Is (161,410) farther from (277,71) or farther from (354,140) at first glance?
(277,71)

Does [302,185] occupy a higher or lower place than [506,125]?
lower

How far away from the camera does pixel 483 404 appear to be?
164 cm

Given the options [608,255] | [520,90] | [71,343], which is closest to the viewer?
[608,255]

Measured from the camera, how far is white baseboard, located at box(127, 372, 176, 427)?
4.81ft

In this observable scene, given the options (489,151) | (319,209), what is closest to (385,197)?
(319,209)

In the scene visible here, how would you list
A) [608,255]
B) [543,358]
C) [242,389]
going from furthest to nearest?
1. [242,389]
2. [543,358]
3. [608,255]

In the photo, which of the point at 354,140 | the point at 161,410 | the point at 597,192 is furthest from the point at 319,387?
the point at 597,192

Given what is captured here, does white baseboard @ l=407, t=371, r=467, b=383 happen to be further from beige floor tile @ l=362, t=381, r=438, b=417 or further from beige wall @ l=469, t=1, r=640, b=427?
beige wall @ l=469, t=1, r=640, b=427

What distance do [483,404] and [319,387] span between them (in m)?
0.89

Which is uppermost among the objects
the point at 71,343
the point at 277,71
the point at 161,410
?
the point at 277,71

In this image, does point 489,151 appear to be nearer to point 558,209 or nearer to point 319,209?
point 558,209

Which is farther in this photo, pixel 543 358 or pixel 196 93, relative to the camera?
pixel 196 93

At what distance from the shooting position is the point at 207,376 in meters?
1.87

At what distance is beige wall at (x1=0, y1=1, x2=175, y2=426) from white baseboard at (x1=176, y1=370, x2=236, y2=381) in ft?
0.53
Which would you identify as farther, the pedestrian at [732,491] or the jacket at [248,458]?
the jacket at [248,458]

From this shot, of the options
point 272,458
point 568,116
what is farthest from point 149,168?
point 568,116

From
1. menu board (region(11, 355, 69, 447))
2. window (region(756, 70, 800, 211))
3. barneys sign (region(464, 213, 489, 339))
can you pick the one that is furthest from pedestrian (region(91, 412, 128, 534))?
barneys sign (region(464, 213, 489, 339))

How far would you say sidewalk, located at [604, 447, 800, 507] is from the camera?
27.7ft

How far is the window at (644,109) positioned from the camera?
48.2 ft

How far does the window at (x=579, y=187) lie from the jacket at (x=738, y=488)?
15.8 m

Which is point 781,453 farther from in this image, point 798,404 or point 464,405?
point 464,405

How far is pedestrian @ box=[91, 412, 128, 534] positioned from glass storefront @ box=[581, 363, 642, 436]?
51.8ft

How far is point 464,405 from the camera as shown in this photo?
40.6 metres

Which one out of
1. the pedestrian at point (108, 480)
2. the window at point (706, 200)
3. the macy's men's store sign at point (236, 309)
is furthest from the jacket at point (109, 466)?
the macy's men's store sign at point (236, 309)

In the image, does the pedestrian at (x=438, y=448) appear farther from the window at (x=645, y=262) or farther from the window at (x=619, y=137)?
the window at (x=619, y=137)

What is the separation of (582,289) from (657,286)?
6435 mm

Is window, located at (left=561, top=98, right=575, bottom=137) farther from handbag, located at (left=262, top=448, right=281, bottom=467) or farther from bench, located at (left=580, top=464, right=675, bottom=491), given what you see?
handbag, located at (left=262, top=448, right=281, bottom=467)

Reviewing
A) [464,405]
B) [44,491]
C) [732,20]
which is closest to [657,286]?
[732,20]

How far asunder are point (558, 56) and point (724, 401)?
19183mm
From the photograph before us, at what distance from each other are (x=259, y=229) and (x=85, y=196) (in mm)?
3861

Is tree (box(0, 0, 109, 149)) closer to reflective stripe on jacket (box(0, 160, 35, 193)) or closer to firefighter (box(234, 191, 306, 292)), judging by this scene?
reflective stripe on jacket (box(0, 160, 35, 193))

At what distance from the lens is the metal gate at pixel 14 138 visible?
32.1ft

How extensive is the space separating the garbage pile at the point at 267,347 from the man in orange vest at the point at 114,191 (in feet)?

» YOUR GOAL
Copy the data above verbatim, from the first line through the last.

» EXERCISE OUTPUT
Is (161,410) farther from (277,71) or farther from (354,140) at first glance?
(277,71)

Does [302,185] occupy a higher or lower place than [506,125]?
lower

How far away from the camera does pixel 483 404 appear to be?
164 cm

Given the options [608,255] | [520,90] | [71,343], which is closest to the viewer?
[608,255]

Measured from the camera, how far is white baseboard, located at box(127, 372, 176, 427)?
4.81ft

In this observable scene, given the options (489,151) | (319,209), what is closest to (385,197)?
(319,209)

In the scene visible here, how would you list
A) [608,255]
B) [543,358]
C) [242,389]
going from furthest to nearest?
1. [242,389]
2. [543,358]
3. [608,255]

In the photo, which of the point at 354,140 | the point at 161,410 | the point at 597,192 is furthest from the point at 319,387?
the point at 597,192

Given what is captured here, does white baseboard @ l=407, t=371, r=467, b=383 happen to be further from beige floor tile @ l=362, t=381, r=438, b=417 or further from beige wall @ l=469, t=1, r=640, b=427?
beige wall @ l=469, t=1, r=640, b=427

What distance do [483,404] and [319,387] span between them (in m)?
0.89

Which is uppermost among the objects
the point at 71,343
the point at 277,71
the point at 161,410
?
the point at 277,71

In this image, does point 489,151 appear to be nearer to point 558,209 or nearer to point 319,209?
point 558,209

Which is farther in this photo, pixel 543 358 or pixel 196 93, relative to the camera?
pixel 196 93

At what distance from the shooting position is the point at 207,376 in meters?
1.87

At what distance is beige wall at (x1=0, y1=1, x2=175, y2=426) from white baseboard at (x1=176, y1=370, x2=236, y2=381) in ft?
0.53
Which would you identify as farther, the pedestrian at [732,491] or the jacket at [248,458]?
the jacket at [248,458]

From this shot, of the options
point 272,458
point 568,116
what is farthest from point 149,168?
point 568,116

From
1. menu board (region(11, 355, 69, 447))
2. window (region(756, 70, 800, 211))
3. barneys sign (region(464, 213, 489, 339))
can you pick the one that is furthest from pedestrian (region(91, 412, 128, 534))?
barneys sign (region(464, 213, 489, 339))

How far would you say sidewalk, located at [604, 447, 800, 507] is from the camera?
27.7ft

How far is the window at (644,109) positioned from the camera?
48.2 ft

How far does the window at (x=579, y=187) lie from the jacket at (x=738, y=488)?
15.8 m

Which is point 781,453 farther from in this image, point 798,404 or point 464,405?
point 464,405

How far is pedestrian @ box=[91, 412, 128, 534] positioned from glass storefront @ box=[581, 363, 642, 436]?
51.8ft

How far is point 464,405 from the camera as shown in this photo?
40.6 metres

Which one out of
1. the pedestrian at point (108, 480)
2. the window at point (706, 200)
3. the macy's men's store sign at point (236, 309)
is furthest from the jacket at point (109, 466)?
the macy's men's store sign at point (236, 309)

In the image, does the pedestrian at (x=438, y=448) appear farther from the window at (x=645, y=262) or farther from the window at (x=619, y=137)?
the window at (x=619, y=137)

What is the separation of (582,289) from (657,286)?
6435 mm

Is window, located at (left=561, top=98, right=575, bottom=137) farther from handbag, located at (left=262, top=448, right=281, bottom=467) or farther from bench, located at (left=580, top=464, right=675, bottom=491), given what you see?
handbag, located at (left=262, top=448, right=281, bottom=467)

Reviewing
A) [464,405]
B) [44,491]
C) [732,20]
which is closest to [657,286]?
[732,20]

How far asunder are point (558, 56) and point (724, 401)?
19183mm
From the photograph before us, at what distance from each other are (x=259, y=229) and (x=85, y=196) (in mm)?
3861

Is tree (box(0, 0, 109, 149)) closer to reflective stripe on jacket (box(0, 160, 35, 193)) or closer to firefighter (box(234, 191, 306, 292)), judging by this scene?
reflective stripe on jacket (box(0, 160, 35, 193))

At what distance from the lens is the metal gate at pixel 14 138 visible?
32.1ft

How extensive is the space separating the garbage pile at the point at 267,347 from the man in orange vest at the point at 114,191 (in feet)?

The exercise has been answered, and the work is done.